No todo, sin embargo, han sido portazos y gritos. Juanjo es un narrador vulgar y ha contado lo ocurrido esa noche del modo que él cree más melodramático e interesante y que resulta ser el más tedioso. Salazar sabe de sobra que Juanjo es un mal narrador. El gran narrador de este dúo es Salazar y no Juanjo. Pero Salazar necesita el material sin desbastar, la bronca obvia. ¡Sí, Sonia, además de la torpe parodia de lo ocurrido que Juanjo ofrece, ha estado a la altura de las circunstancias conyugales! ¡No, no todo han sido portazos! Salazar sabe que, de hecho, no ha habido tales portazos: no ha oído esos portazos: ha oído, ya de madrugada, los cuchicheos de los dos, despidiéndose a media voz en el hall. El oído de tísico de Salazar se afina, insomne, de noche. Cazador furtivo de su delicioso gamo Juanjo. Sonia, pues, ha estado bien en parte, porque ha dicho a Juanjo, verbalmente, corporalmente, las dulces cosas que las buenas chicas dicen a sus maridos y a sus novios en los difíciles momentos de la vida. Ha sabido Sonia rebajar el encrespado tono inicial. De hecho, apenas se ha encrespado Sonia: Yo me hago cargo, cielo, que ésta es una mala fase que estás pasando, un mal momento lo tiene cualquiera. Sé que todo esto pasará. Ésta es mi vida, dirás ahora, pero luego después dirás: Ésta no es mi vida, nunca lo fue. Vamos, como yo digo, en una barca, como si fuéramos los dos en una barca, los dos y la niña, que sé yo que la quieres, no la has olvidado, río abajo, río abajo pedregoso. Los rápidos y las cascadas, que esa peli, te acordarás, la vimos juntos. Siempre tendrás un sitio en esta barca. Tú, yo y la niña. Estaremos los tres, y las aguas, mi amor, volverán a su cauce, siempre vuelven. Yo entiendo, Juanjo, que lo del curso fue para ti una gran desilusión, yo lo entiendo. Sé lo importante que era para ti. Y que por eso, para compensar, te has puesto a chulear al viejo este...

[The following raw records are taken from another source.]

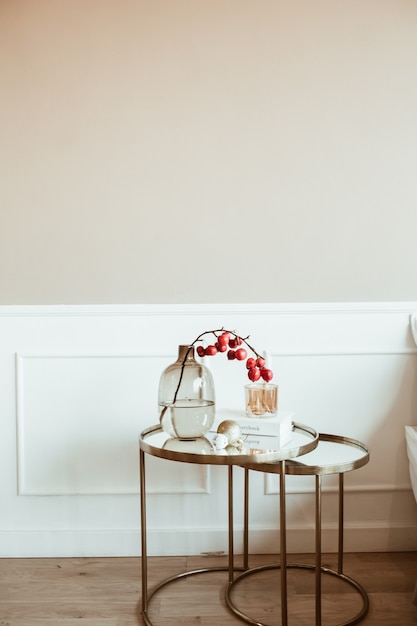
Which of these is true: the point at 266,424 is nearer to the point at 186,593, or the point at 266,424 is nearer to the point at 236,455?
the point at 236,455

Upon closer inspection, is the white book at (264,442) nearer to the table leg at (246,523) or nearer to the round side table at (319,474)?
the round side table at (319,474)

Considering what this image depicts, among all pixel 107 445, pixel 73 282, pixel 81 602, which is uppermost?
pixel 73 282

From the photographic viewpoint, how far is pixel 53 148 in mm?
2518

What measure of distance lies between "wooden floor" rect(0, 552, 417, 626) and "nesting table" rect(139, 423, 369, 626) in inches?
1.0

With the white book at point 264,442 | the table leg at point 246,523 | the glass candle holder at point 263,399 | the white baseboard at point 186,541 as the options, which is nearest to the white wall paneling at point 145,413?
the white baseboard at point 186,541

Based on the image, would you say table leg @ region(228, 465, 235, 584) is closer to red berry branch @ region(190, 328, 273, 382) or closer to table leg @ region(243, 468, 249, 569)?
table leg @ region(243, 468, 249, 569)

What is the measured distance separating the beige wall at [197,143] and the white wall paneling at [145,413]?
0.14 metres

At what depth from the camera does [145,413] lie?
251 centimetres

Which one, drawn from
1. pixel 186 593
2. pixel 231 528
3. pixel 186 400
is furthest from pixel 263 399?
pixel 186 593

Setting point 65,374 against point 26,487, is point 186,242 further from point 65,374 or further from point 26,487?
point 26,487

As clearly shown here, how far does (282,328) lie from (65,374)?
2.86 ft

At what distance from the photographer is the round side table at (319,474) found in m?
1.88

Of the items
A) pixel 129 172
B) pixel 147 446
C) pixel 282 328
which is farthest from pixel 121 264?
pixel 147 446

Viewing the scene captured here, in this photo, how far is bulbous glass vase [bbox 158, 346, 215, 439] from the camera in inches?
76.1
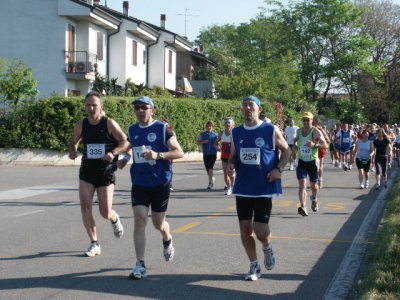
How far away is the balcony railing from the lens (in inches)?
1364

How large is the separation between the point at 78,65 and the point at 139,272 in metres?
28.4

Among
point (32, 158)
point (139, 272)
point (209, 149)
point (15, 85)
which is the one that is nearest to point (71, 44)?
point (15, 85)

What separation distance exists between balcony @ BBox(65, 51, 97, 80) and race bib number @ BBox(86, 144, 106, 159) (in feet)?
87.8

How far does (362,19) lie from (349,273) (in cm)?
6453

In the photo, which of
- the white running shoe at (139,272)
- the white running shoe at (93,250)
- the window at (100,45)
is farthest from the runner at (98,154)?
the window at (100,45)

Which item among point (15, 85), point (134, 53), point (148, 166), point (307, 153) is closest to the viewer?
point (148, 166)

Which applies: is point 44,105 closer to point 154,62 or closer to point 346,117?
point 154,62

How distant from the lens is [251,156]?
731 centimetres

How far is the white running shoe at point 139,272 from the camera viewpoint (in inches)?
291

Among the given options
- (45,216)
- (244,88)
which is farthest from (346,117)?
(45,216)

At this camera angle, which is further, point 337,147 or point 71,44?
point 71,44

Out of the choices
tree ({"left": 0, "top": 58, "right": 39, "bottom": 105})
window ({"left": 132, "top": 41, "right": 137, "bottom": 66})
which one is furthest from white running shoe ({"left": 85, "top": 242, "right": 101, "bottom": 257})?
window ({"left": 132, "top": 41, "right": 137, "bottom": 66})

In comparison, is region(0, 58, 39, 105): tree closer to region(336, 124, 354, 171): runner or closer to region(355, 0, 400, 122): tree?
region(336, 124, 354, 171): runner

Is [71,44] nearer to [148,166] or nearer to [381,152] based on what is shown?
[381,152]
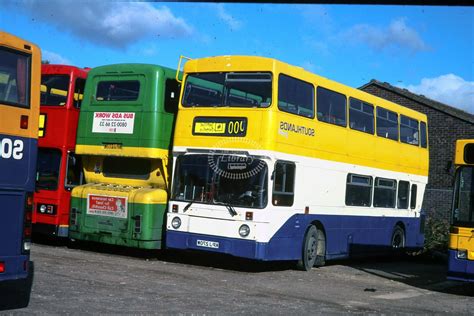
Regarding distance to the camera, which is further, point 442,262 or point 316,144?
point 442,262

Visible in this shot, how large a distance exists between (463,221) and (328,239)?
3.70 m

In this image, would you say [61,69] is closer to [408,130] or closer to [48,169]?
[48,169]

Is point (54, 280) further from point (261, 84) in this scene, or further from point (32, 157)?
point (261, 84)

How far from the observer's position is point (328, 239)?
15.1 m

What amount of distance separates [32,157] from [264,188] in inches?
227

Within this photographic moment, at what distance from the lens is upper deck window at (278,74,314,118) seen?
13.2 metres

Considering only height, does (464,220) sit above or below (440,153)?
below

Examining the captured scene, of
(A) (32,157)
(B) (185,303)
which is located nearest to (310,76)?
(B) (185,303)

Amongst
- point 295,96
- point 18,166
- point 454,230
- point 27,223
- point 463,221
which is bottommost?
point 27,223

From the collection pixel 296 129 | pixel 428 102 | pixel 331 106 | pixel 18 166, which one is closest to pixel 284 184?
pixel 296 129

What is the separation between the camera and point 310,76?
47.4ft

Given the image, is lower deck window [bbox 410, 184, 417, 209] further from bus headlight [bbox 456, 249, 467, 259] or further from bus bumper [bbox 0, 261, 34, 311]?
bus bumper [bbox 0, 261, 34, 311]

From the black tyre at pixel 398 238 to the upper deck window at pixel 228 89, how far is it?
785 centimetres

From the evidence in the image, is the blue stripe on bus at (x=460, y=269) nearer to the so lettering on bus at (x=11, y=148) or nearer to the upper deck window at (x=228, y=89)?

Este monólogo reproduce en líneas generales lo que Sonia dijo la pasada noche. Estuvo dulce, conyugal, razonable, pero estuvo, sobre todo, incrédula en punto a la mariconería ambiente del cuarto de Juanjo. A su manera, Juanjo la admiró. Le pareció por un instante una mujer valiente y lista, capaz de ver el haz y el envés de los problemas y de leerle el corazón: Sé que estás pasando un mal momento, Juanjo. Eso lo sé y por eso estoy aquí. Con mil variaciones, esta frase fue el estribillo de la noche. Juanjo mismo se vio esa noche fielmente reflejado en la conyugalidad benevolente de la instantánea que trazaba Sonia. ¿A que tú no eres maricón?, preguntó, exclamó, Sonia en un momento dado. Y Juanjo dijo: Esa pregunta, Sonia, viniendo de ti no es de recibo. ¿A mí me ves marica, Sonia, tú? No sé lo que Salazar te habrá contado. Que, por cierto, ¿qué crees que pasó, entre Durán y yo? Porque parece ser que aquí has venido con los teléfonos o la dirección, o no sé qué, que te dio Ramón Durán. Todo eso más vale que lo olvides. Durán sí que es maricón, es medio tía, y estaba por mí, ésa es la verdad, ya en el colegio. No te lo conté entonces porque no merecía la pena, y además yo le ayudé lo que pude, a ver si me entiendes. Aquí con Salazar la cosa es muy distinta, Sonia. Yo he estado pasando un mal momento, es la verdad, o sea, estaba mal, y yo, Sonia, te agradezco que lo veas, o sea, tú, como lo has visto, que, te lo digo de verdad, no me hubiese extrañado que me hubiese suicidado, y este Salazar me echó un capote, eso es todo.